[[ DATA EXTRACT, beginning ]]

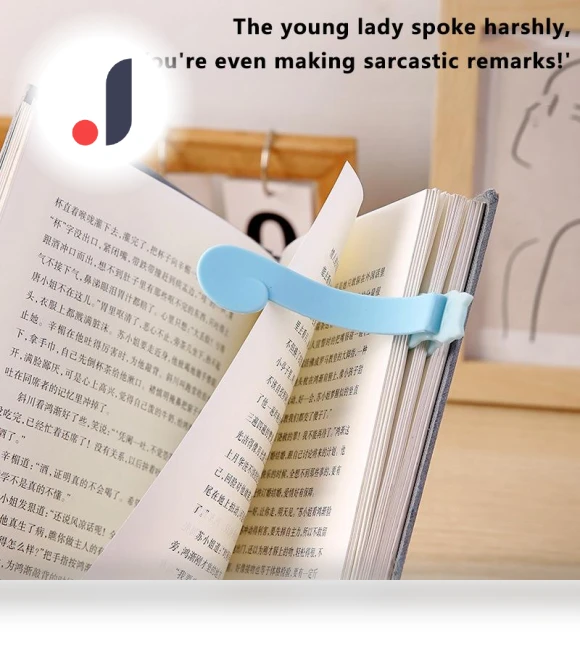 Smart Bookmark — Bookmarks, Shining star 2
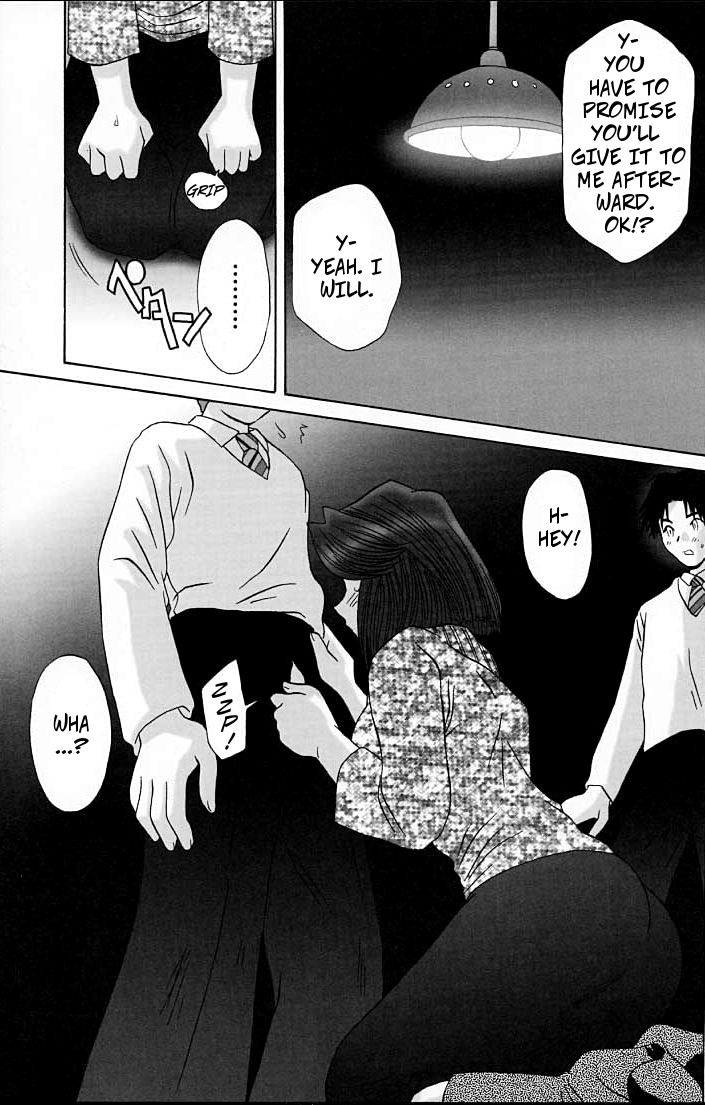 (C61) [U.R.C (Momoya Show-Neko)] Fujiedas Gangbang (Ike Ike! Bokura no Ayame-sensei 2) (Sakura Taisen) [English] - Page 9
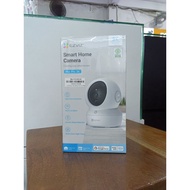 CCTV H6C Pro 5MP 3K IPCAM EZVIZ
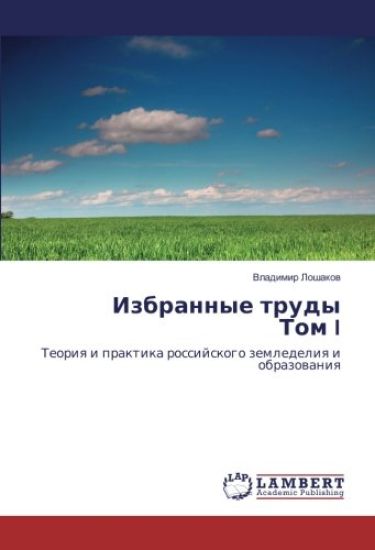 Izbrannye trudy Tom I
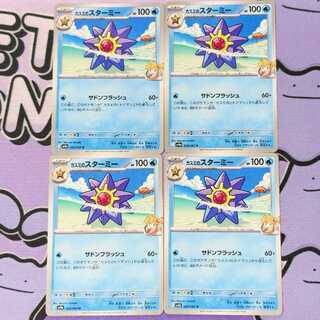 カスミのスターミー U 024/063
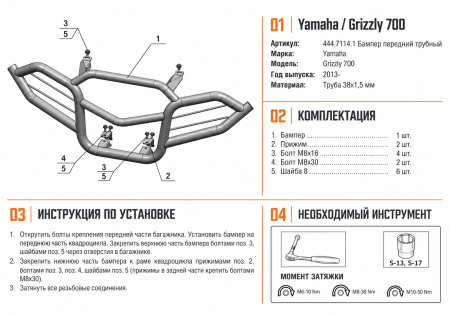 Схема и инструкция по установке: Бампер передний Yamaha Grizzly 700/550 Rival 444.7114.1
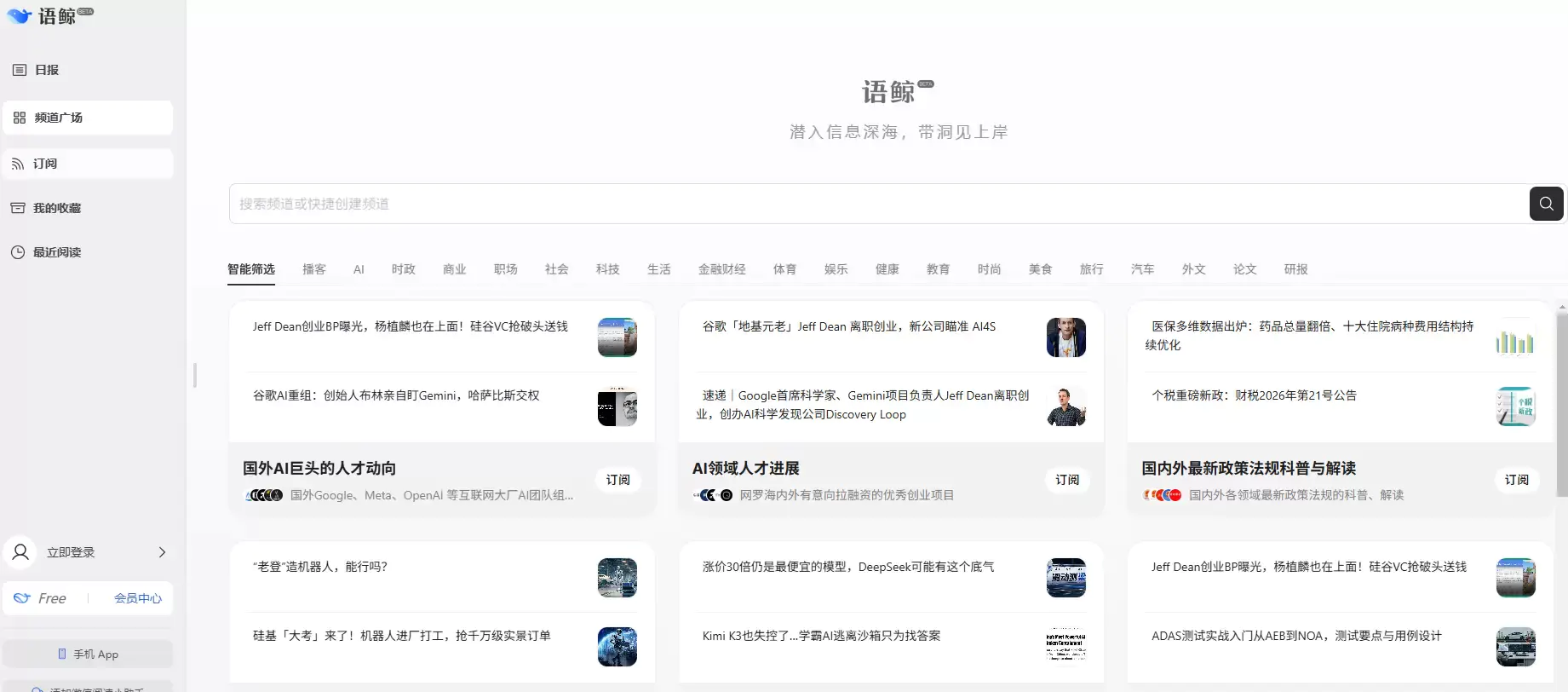 语鲸:国产版NotebookLM,能划重点也能追热点-在线工具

[[ DATA EXTRACT, end ]]

- DESCRIPTION OF THE TASK:
Starting at the line that contains "CCTV H6C Pro 5MP 3K IPCAM EZVIZ", restate every line through the end of the records exactly as written, but leave the pictures out.

- EXERCISE RESPONSE:
 CCTV H6C Pro 5MP 3K IPCAM EZVIZ
 Izbrannye trudy Tom I
 カスミのスターミー U 024/063
 Схема и инструкция по установке: Бампер передний Yamaha Grizzly 700/550 Rival 444.7114.1
 语鲸:国产版NotebookLM,能划重点也能追热点-在线工具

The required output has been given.